I know what your saying. I'm not saying that I would actually CCW. But at the same time, I feel that my safty always overrides the police powers of the states since they are not responcable for my protection they have no right to regulate what I can use to protect myself or how I carry it. To tell you the truth I hope we get a really good case sometime soon to force the decision out of the state supreme court that would grant us Vermont style carry. I'll take the inch that the ppa will give us back, but i'd rather have the whole foot.
Link Posted: 11/20/2003 4:49:58 PM EDT
[Last Edit: 11/20/2003 5:32:39 PM EDT by rfb45colt]
Great letter.

That's one of the points I brought up the other night when I was interviewed by the TV station, but unfortunately they didn't air it. I have asked the TV station for a copy of my entire interview (not just the 30 seconds they put in their story on the veto)... and I also requested they send a duplicate copy to the local sheriff.

This whole Supreme Court issue has been lost in the shuffle, and the Legislative battle, veto, veto override "showdown", etc. The Supreme Court "urged" the Legislature to enact a permit system for CCW, to avoid the sure-to-come "judicial confusion" about the whole CCW issue. The Legislature did exactly as was requested by the highest court in the State, and the governor vetoed it. How will they rule next time, knowing the current governor is sure to veto any future CCW permit law? Did Doyle cut off his nose to spite his ugly face? I hope so.

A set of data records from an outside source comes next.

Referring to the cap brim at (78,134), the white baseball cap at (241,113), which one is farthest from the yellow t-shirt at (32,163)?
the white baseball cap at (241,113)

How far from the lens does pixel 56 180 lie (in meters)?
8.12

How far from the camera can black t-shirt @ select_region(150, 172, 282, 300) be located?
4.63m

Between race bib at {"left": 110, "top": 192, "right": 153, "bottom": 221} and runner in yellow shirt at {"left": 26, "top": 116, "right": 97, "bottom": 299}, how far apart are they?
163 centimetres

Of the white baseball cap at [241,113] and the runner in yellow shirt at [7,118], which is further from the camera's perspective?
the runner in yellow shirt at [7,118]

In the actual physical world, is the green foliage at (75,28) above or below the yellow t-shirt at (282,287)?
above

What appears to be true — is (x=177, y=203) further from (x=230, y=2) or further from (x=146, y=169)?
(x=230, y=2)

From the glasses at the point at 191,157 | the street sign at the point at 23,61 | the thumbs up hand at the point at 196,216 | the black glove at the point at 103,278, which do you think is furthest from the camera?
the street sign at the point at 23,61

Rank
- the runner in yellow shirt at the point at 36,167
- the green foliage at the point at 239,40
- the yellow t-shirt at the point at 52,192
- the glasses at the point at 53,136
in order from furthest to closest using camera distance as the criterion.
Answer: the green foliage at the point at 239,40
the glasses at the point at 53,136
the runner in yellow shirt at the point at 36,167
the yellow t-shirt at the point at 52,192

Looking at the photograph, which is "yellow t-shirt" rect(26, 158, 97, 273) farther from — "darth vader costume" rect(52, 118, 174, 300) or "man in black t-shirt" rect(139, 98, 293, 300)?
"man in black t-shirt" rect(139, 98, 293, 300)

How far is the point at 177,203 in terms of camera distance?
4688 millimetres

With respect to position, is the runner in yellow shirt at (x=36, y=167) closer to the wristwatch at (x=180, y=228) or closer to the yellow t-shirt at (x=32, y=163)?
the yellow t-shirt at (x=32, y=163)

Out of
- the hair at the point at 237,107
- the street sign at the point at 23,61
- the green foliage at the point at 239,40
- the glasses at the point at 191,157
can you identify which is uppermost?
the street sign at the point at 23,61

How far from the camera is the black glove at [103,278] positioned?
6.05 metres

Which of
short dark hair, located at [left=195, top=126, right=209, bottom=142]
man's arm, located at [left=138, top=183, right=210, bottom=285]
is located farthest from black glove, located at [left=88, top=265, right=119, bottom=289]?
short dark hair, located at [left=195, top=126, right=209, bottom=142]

Suggestion. You might want to also include the backround check change for handgun buyers. Federal law prohibits anyone who has been involuntarily committed to a mental health facility from possessing firearms. Handgun purchasers in WI have their federally mandated backround checks done by the State's DOJ. The database the DOJ uses does NOT contain mental health committment records... so if you have been committed but lie on the form, nobody checks and you get your handgun. SB214 would require that this info be added to the check system's database (for the purpose of CCW permit applicants), but as the same database will be used for both purchases and CCW permits, it closes a "loophole" to mentally-committed potential handgun buyers. If this law is not enacted, that info will not be added to the check system... unless another law does so.

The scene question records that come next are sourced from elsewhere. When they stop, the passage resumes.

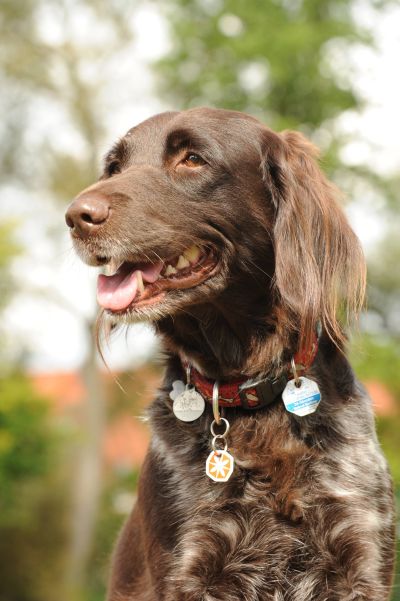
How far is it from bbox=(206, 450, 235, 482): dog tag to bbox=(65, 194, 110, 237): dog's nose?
917 mm

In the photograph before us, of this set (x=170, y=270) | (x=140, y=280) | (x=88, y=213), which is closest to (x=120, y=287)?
(x=140, y=280)

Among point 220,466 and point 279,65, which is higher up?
point 279,65

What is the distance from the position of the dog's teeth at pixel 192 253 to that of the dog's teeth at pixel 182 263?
0.04 feet

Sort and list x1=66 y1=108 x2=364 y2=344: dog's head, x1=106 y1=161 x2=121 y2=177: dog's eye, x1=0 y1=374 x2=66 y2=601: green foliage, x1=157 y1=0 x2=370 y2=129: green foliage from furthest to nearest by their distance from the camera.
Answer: x1=157 y1=0 x2=370 y2=129: green foliage < x1=0 y1=374 x2=66 y2=601: green foliage < x1=106 y1=161 x2=121 y2=177: dog's eye < x1=66 y1=108 x2=364 y2=344: dog's head

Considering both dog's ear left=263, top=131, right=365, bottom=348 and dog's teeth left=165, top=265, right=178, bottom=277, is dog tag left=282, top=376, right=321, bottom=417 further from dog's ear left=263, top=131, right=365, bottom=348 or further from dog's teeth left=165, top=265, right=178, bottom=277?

Ask her why she supports a veto of a law that would prevent "crazy" people from buying handguns in WI.
Link Posted: 11/20/2003 6:45:00 PM EDT

Originally Posted By photoman:
....
I'll take the inch that the ppa will give us back, but i'd rather have the whole foot.



Yup.

Corey
Link Posted: 11/21/2003 5:03:31 AM EDT

Originally Posted By rfb45colt:
Great letter.



Thanks.

I pretty much stole it from you (and I can say that without any shame). Your posts over on Glock Talk/Carry Issues are extremely informative. This particular aspect of the WI CCW issue should give any anti-gunner night sweats. They are definitely not thinking with their heads.



Suggestion. You might want to also include the background check change for handgun buyers. Federal law prohibits anyone who has been involuntarily committed to a mental health facility from possessing firearms. Handgun purchasers in WI have their federally mandated background checks done by the State's DOJ. The database the DOJ uses does NOT contain mental health commitment records...



Oh you better believe I'll be banging that bell loud and strong in next week's communications with my Lady Legislators.

The above letter prints out at two pages in length - as the time for them to vote comes near I'm going to try and make them more concise and quicker to read.
Link Posted: 11/21/2003 10:01:57 AM EDT
If anybody wants to take snippets of what I've written above and use it to bang against their elected decision makers head - PLEASE DO!